Determining which types of non-randomized study to include

A randomized trial is a prospective, experimental study design specifically involving random allocation of participants to interventions. Although there are variations in randomized trial design (including random allocation of individuals, clusters or body parts; multi-arm trials, factorial trials and cross-over trials) they constitute a distinctive study category. By contrast, NRS cover a number of fundamentally different designs, several of which were originally conceived in the context of aetiological epidemiology. Some of these are summarized in Box 13.1.a, although this is not an exhaustive list, and many studies combine ideas from different basic designs. As we discuss in 13.2.2 these labels are not consistently applied. The diversity of NRS designs raises two related questions. First, should all NRS designs of a particular effectiveness question be included in a review? Second, if review authors do not include all NRS designs, what criteria should be used to decide which study designs to include and which to exclude?


It is generally accepted that criteria should be set to limit the kinds of evidence included in a systematic review. The primary reason is that the risk of bias varies across studies. For this reason, many Cochrane reviews only include randomized trials (when available). For the same reason, it is argued that review authors should only include NRS that are least likely to be biased. It is not helpful to include primary studies in a review when the results of the studies are likely to be biased, even if there is no better evidence. This is because a misleading effect estimate may be more harmful to future patients than no estimate at all, particularly if the people using the evidence to make decisions are unaware of its limitations (Doll 1993, Peto 1995).


There is no agreement about the study design criteria that should be used to limit the inclusion of NRS in a Cochrane review.
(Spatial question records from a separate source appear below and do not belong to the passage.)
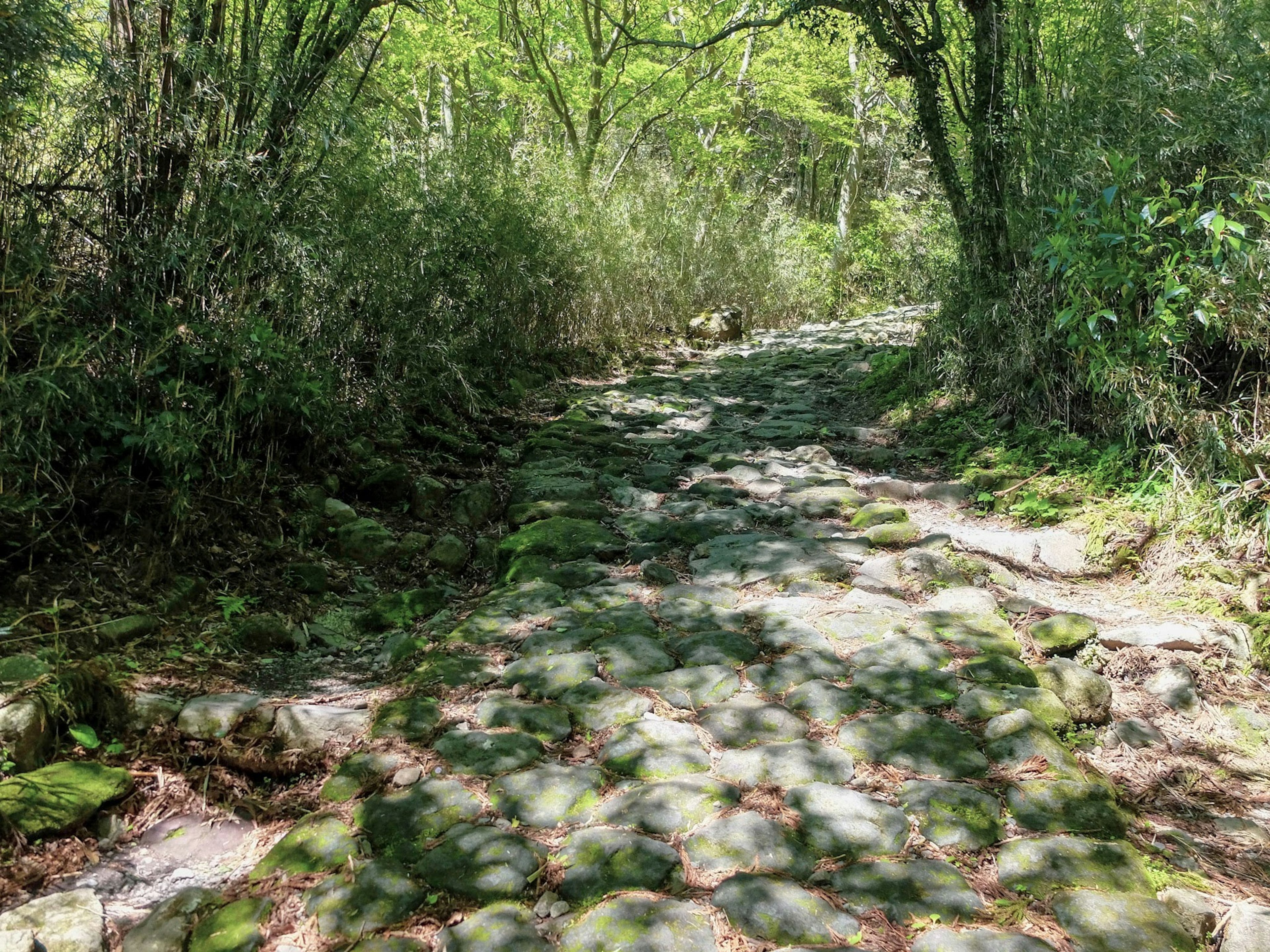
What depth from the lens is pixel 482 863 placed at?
5.92 feet

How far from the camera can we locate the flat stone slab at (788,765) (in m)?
2.10

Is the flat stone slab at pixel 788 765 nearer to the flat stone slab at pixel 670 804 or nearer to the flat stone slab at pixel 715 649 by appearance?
the flat stone slab at pixel 670 804

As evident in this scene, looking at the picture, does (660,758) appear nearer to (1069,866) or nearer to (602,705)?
(602,705)

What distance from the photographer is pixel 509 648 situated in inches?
114

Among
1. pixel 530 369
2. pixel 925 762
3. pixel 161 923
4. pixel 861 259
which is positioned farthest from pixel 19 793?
pixel 861 259

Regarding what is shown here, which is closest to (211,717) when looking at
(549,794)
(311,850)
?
(311,850)

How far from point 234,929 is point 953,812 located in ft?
5.31

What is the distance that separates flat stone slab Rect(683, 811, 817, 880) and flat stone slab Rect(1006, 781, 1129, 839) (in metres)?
0.57

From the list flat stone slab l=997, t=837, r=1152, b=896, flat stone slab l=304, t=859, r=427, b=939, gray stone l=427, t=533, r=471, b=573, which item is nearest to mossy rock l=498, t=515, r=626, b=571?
gray stone l=427, t=533, r=471, b=573

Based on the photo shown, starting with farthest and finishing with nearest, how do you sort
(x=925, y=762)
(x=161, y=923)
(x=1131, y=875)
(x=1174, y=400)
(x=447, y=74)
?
(x=447, y=74), (x=1174, y=400), (x=925, y=762), (x=1131, y=875), (x=161, y=923)

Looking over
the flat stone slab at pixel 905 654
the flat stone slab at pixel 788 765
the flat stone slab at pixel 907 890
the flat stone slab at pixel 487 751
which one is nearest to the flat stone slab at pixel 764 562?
the flat stone slab at pixel 905 654

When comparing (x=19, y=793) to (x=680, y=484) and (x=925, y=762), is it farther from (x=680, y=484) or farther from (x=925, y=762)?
(x=680, y=484)

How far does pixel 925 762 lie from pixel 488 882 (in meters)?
1.17

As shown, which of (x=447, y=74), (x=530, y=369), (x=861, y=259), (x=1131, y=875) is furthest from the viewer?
(x=861, y=259)
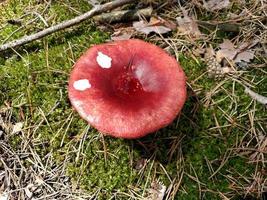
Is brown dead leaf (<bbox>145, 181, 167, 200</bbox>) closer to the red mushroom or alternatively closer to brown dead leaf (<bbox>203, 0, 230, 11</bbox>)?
the red mushroom

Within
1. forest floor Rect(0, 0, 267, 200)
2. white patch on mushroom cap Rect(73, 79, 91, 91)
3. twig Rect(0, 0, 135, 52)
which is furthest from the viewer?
twig Rect(0, 0, 135, 52)

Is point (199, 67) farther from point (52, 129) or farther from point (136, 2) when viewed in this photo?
point (52, 129)

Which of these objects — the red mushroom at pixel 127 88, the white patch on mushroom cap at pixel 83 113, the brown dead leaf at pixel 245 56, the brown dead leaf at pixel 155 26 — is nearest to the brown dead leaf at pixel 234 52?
the brown dead leaf at pixel 245 56

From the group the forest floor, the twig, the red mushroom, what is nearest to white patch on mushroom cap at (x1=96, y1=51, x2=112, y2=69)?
the red mushroom

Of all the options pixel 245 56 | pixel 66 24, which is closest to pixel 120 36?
pixel 66 24

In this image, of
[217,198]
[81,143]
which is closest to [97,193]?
[81,143]

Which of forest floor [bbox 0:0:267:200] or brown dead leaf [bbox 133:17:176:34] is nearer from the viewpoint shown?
forest floor [bbox 0:0:267:200]
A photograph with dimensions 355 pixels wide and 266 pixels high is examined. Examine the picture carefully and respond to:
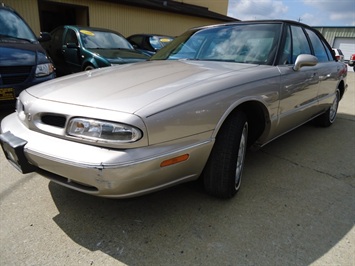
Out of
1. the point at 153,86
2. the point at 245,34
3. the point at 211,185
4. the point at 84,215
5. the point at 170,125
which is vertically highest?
the point at 245,34

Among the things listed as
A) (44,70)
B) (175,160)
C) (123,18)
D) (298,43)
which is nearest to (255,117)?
(175,160)

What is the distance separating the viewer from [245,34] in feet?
9.12

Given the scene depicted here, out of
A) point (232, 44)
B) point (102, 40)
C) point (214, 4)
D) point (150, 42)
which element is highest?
point (214, 4)

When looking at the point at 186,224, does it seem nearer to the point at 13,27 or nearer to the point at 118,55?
the point at 13,27

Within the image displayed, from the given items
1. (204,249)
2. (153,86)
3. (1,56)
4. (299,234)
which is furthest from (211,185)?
(1,56)

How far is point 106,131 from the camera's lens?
1568mm

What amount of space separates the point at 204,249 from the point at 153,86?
1076 mm

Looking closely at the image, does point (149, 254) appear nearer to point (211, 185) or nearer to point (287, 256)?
point (211, 185)

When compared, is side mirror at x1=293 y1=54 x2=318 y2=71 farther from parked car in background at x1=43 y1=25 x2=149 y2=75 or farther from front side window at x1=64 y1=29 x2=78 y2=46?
front side window at x1=64 y1=29 x2=78 y2=46

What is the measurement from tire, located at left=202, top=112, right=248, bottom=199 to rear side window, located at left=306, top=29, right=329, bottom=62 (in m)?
2.15

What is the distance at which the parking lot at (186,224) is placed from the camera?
167cm

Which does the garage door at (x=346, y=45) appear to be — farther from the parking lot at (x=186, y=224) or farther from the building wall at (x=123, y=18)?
the parking lot at (x=186, y=224)

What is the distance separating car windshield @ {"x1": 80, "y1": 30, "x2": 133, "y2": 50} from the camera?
6.10m

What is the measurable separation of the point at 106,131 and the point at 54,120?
1.53ft
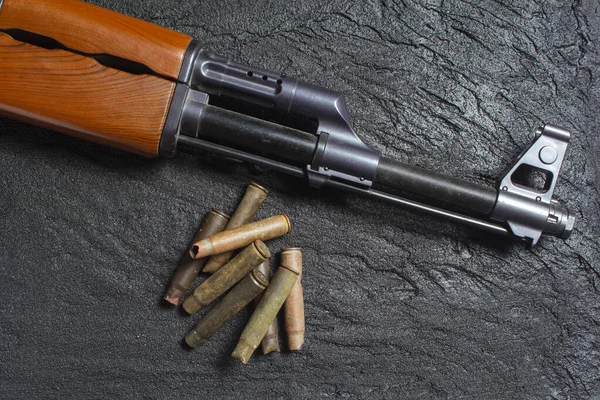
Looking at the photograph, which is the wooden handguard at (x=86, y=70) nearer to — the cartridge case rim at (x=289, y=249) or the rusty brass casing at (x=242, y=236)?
the rusty brass casing at (x=242, y=236)

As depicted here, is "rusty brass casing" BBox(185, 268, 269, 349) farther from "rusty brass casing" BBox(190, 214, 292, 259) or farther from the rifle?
the rifle

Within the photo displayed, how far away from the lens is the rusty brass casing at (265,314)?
1.88m

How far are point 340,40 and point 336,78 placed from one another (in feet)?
0.42

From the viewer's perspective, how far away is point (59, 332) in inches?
77.7

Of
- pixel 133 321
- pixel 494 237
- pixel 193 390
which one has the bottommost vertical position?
pixel 193 390

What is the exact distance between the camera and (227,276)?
1893 mm

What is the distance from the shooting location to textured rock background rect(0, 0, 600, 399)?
1984 millimetres

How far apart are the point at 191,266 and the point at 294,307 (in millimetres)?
351

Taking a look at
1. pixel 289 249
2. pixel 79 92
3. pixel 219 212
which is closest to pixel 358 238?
pixel 289 249

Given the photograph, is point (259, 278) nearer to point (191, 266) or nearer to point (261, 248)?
point (261, 248)

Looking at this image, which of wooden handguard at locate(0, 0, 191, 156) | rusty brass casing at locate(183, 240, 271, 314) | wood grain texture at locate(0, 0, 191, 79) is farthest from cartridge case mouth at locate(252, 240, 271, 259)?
wood grain texture at locate(0, 0, 191, 79)

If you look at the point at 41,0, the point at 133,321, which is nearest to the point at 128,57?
the point at 41,0

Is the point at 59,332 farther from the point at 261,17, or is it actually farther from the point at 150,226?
the point at 261,17

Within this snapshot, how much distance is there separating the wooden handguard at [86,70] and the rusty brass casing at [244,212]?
36 centimetres
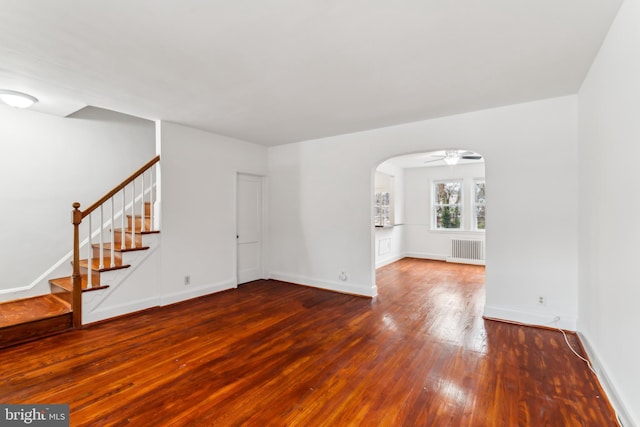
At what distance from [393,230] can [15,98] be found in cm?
737

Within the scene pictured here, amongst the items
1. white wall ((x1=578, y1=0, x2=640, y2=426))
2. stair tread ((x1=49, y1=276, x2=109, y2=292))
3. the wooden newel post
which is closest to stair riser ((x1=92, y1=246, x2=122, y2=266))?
stair tread ((x1=49, y1=276, x2=109, y2=292))

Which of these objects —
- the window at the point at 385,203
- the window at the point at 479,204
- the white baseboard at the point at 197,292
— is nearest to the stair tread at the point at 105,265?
the white baseboard at the point at 197,292

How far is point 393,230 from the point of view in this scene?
8.07m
One strategy is to include only those study designs that will give reasonably valid effect estimates. Another strategy is to include the best available study designs which have been used to answer a question. The first strategy would mean that reviews are consistent and include the same types of NRS, but that some reviews include no studies at all. The second strategy leads to different reviews including different study designs according to what was available. For example, it might be entirely appropriate to use different criteria for inclusion when reviewing the harms, compared with the benefits, of an intervention. This approach is already evident in the Cochrane Database of Systematic Reviews (CDSR), with editors of some Cochrane Review Groups (CRGs) restricting reviews to randomized trials only and other CRG editors allowing specific types of NRS to be included in reviews (typically in healthcare areas where randomized trials are infrequent).


Whichever point of view is adopted, criteria can only be chosen with respect to a hierarchy of primary study designs, ranked in order of risk of bias according to study design features. Existing ‘evidence hierarchies’ for studies of effectiveness (Eccles 1996, National Health and Medical Research Council 1999, Oxford Centre for Evidence-based Medicine 2001) appear to have arisen largely by applying hierarchies for aetiological research questions to effectiveness questions. For example, cohort studies are conventionally regarded as providing better evidence than case-control studies. It is not clear that this is always appropriate since aetiological hierarchies place more emphasis on establishing causality (e.g. dose-response relationship, exposure preceding outcome) than on valid quantification of the effect size. Also, study designs used for studying the effects of interventions can be very much more diverse and complex (Shadish 2002) and may not be easily assimilated into existing evidence hierarchies (see the array of designs in Box 13.1.a, for example). Different designs are susceptible to different biases, and it is often unclear which biases have the greatest impact and how they vary between clinical situations.